Right now, I want to do Robert.
If I go home, I’ll regret it before my hair’s dry. If I stay, I might regret it tomorrow. But at least that regret will be warm, wet, and entirely my own fault.
So, when Sully gives me a sly wink in the rearview as I tell him I’m stopping at Robert’s, I blow him a kiss. “Don’t hate me ’cause you ain’t me, Sully.”
Robert opens my door and holds his hand out. “He can drop you home if you’d like.”
Sully wiggles his brows. “Yeah, you could always spend the night with me instead of Rob here.”
We all know Sully’s joking, but the animalistic growl catching at the back of Robert’s throat as he glares at his best friend takes the oxygen out of my body, replacing it with molten lava.
“If he takes you home, I’ll go with you.” Robert is very clear that no matter what I decide, he’s taking me to the door, be it here at his house, or at my own.
I grip his hand and glide out onto the street. It’s stopped raining, but we’re both still a little soggy. “And miss the chance for you to be my brew bitch for the evening? I think not.”
“He can’t make tea for shite, Rhiannon. You should get back in the car, and I’ll?—”
Robert slams the door shut before Sully digs his own grave, then he flips his best friend the middle finger, slides his arm around my waist, and guides me inside his house.
Mistake or marvel? We’re about to find out.
CHAPTER 38
Robert
If all Rhiannon wants to do tonight is drink tea, I admit, I’ll be disappointed. I’ve thought about getting her out of that dress all fucking night.

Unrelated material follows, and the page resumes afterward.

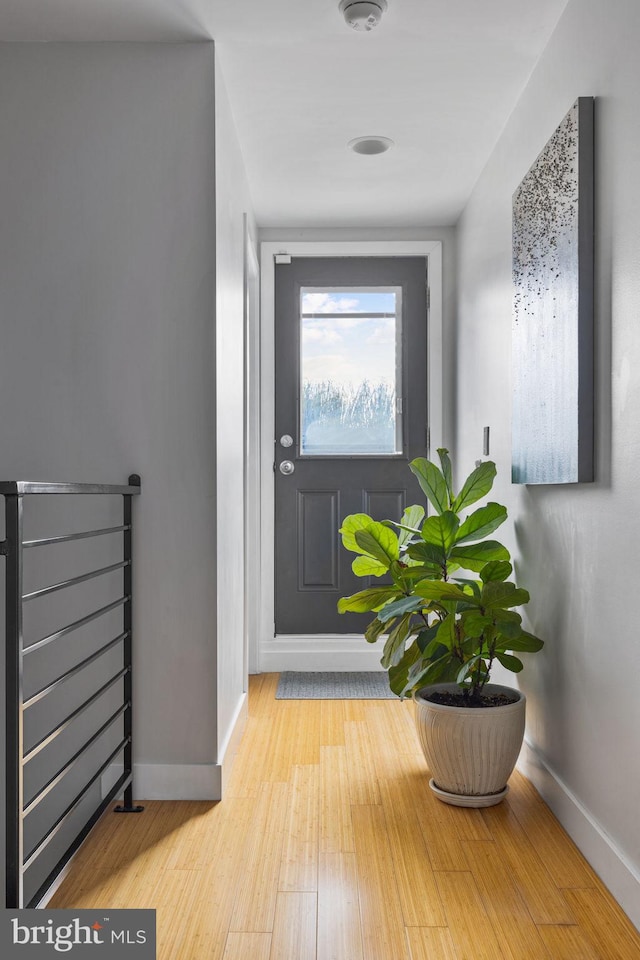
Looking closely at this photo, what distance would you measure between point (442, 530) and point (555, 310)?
75cm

But she seems flighty, unsure, like she’s being pulled in opposite directions.
“Upstairs, first door on the left. Towels are in the hot press, which is the first door on the right. If you need clean clothes, my tracksuit bottoms and t-shirts are in the chest of drawers next to my bed.”
The part of my brain that should be focusing on submitting the feature about women in sport keeps whispering I should be at my desk, not here. Pete’s probably already circling like a vulture, waiting for me to slip up. But I can’t think straight when she’s in my kitchen dripping rainwater and looking like the best bad decision I’ve ever made.